In recent articles, I've discussed some of the ways to detect information about
the plans SQL Server is using to access data that your queries have requested.
Our next step is to explore some of the ways that you can affect what plan will
actually be used. Although Microsoft typically recommends that you let the SQL
Server query optimizer determine the plan to use for a query, sometimes you need
to provide a little guidance for the optimizer in the form of hints. Supplying
a query hint is a usually a straightforward change to your application code. However,
in certain environments, you might either have no control over the code itself,
or changing the code will break your licensing agreement or invalidate your support
guarantees.
In such situations, SQL Server 2005's plan guides feature can be helpful. Using a plan
guide, you can instruct SQL Server to use a particular hint every time it encounters a
specified query, and you don't need to change the query itself. Although plan guides are
frequently used with the new optimization hints included in SQL Server 2005, you can
use them with almost any hint. Let's start our exploration of
plan guides with an overview of how they work, then look
at why a plan guide might not work as intended.
Plan Guides Overview
SQL Server 2005 supports three types of plan guides, all of which can be created
by using the same procedure. Although almost all other objects in SQL Server
2005 use standard Data Definition Language (DDL)—CREATE to create the
object, ALTER to change the object properties, and DROP to remove the object—plan
guides haven't quite caught up with that paradigm. SQL Server 2005 provides
two new T-SQL stored procedures for working with plan guides: sp_create_plan_guide,
which creates a plan guide, and sp_control_plan_guide, which changes a plan
guide's properties or removes a plan guide. Web
Listing 1 (http://www.sqlmag.com, InstantDoc ID 96134) shows the general
form of the sp_create_plan_guide procedure.
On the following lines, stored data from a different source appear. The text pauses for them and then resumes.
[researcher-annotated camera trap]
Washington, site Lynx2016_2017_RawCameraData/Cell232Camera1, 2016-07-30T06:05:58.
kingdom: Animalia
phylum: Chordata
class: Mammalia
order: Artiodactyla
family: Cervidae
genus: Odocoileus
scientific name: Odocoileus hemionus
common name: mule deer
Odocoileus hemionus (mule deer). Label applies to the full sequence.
The three types of plan guides are
- SQL—tells the optimizer to look for a specific SQL statement in
your application as specified in the @stmt parameter. If the @module_or_batch
parameter is NULL, the SQL statement must appear in a batch by itself. Otherwise,
the @module_or_batch parameter should include the exact text of the
entire batch that the statement will appear in.
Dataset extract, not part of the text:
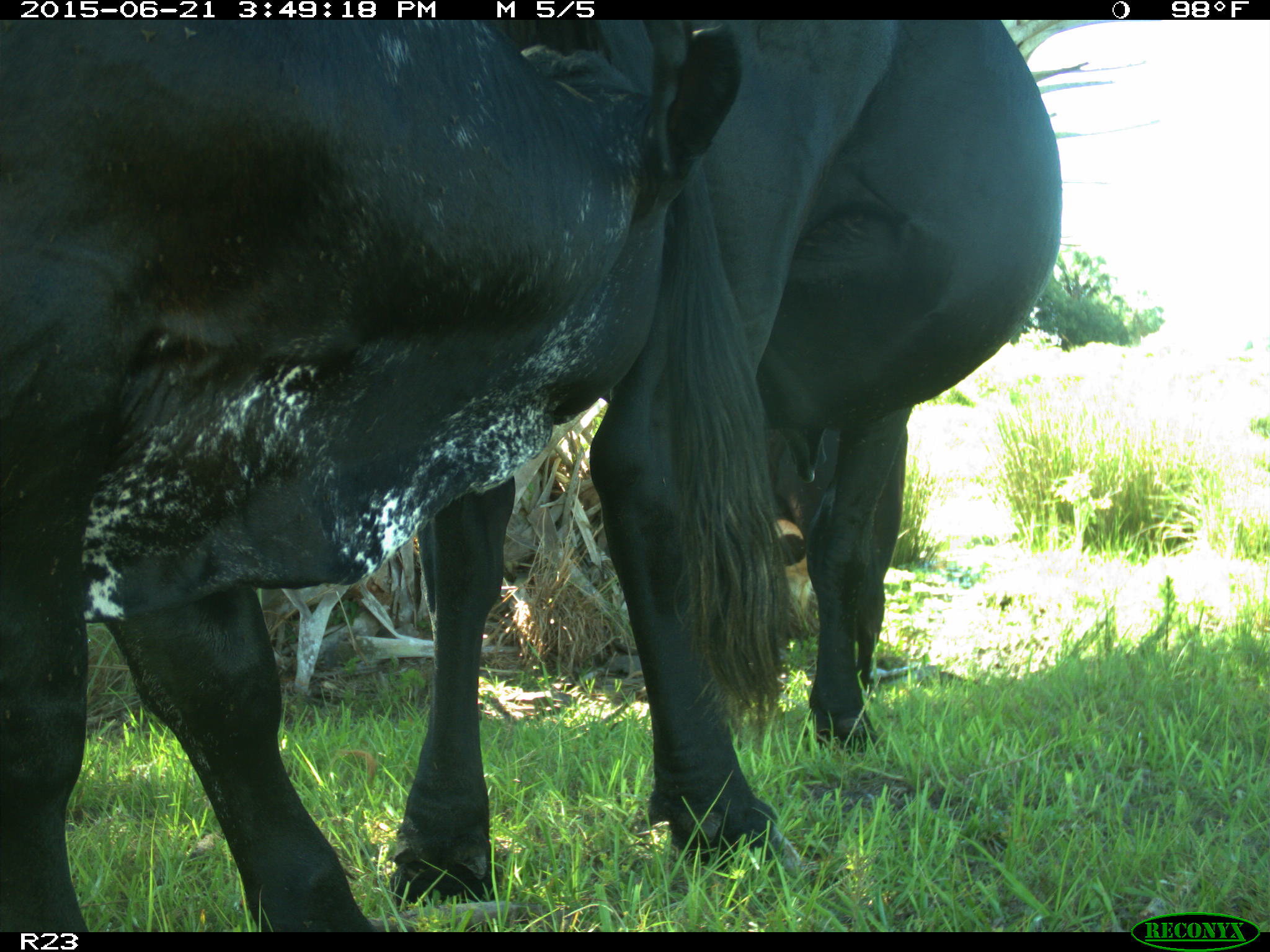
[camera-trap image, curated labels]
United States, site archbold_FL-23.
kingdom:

- OBJECT—tells the optimizer to look for a specific statement in a
specific module. The module can be a stored procedure or function, and its
name is given in the @module_or_batch parameter.
- TEMPLATE—tells the optimizer to build a template based on a class
of queries. Since this type is a bit more complex than the other two, I'll
wait to discuss it further in a future article, after I've explained the other
two types. And because the @params parameter to sp_create_plan_guide is also
only used in conjunction with TEMPLATE plan guides, I'll discuss that parameter
in an upcoming article as well.
Creating an SQL Plan Guide
On my SQL Server system, the execution plan for the following query (which you
should run in the AdventureWorks database) shows that SQL Server will run this
query in parallel, over multiple CPUs:
SELECT TOP 10 *
FROM Sales.SalesOrderDetail
ORDER BY UnitPrice DESC;
Figure 1 shows the right side of the graphical
plan for the query.
Whether the plan you get for this query will involve parallelism depends on
a number of factors, not least of which is whether or not your server has multiple
processors available. If I'm having problems with parallel queries, I might
decide to force this query to be run on a single CPU, whenever the query is
run as a batch in an application. I could do so by creating a plan guide specifying
the previous query as the SQL statement and not specifying a value for the @module_or_batch
parameter. As the plan guide in Listing 1
shows, I've used the MAXDOP query hint as part of the @hints parameter to specify
a maximum degree of parallelism of 1 (i.e., a single CPU).
Once this plan is created in the AdventureWorks database, whenever the optimizer encounters the specified statement
in a batch by itself, it will create a plan that
uses only a single CPU. If the specified
query occurs as part of a larger batch, the
optimizer won't invoke the plan guide.
Enabling, Disabling, or Removing a Plan Guide
You can enable or disable a plan guide by using the sp_control_plan_guide procedure.
For example, I could disable the plan guide created in Listing
1 by using this statement:
EXEC sp_control_plan_guide
N'DISABLE',
N'plan_SalesOrderDetail_DOP1'
(Note that some statements in this article wrap to multiple lines because of
space constraints.) My query would then revert to potentially using multiple
CPUs when it was executed. I could re-enable the plan guide, also by using the
sp_control_plan_ guide procedure, like this:
EXEC sp_control_plan_guide
N'ENABLE',
N'plan_SalesOrderDetail_DOP1';
I'd also use sp_control_plan_guide to remove the plan guide, like this:
EXEC sp_control_plan_guide
N'DROP',
N'plan_
SalesOrderDetail_ DOP1';
Plan guides aren't intended to save on optimization time, only to make sure
that your applications can perform well if you've specified hints that can help
the queries they indicate. The queries themselves might run faster with the
hints forced by the plan guides, but optimization can take considerably longer.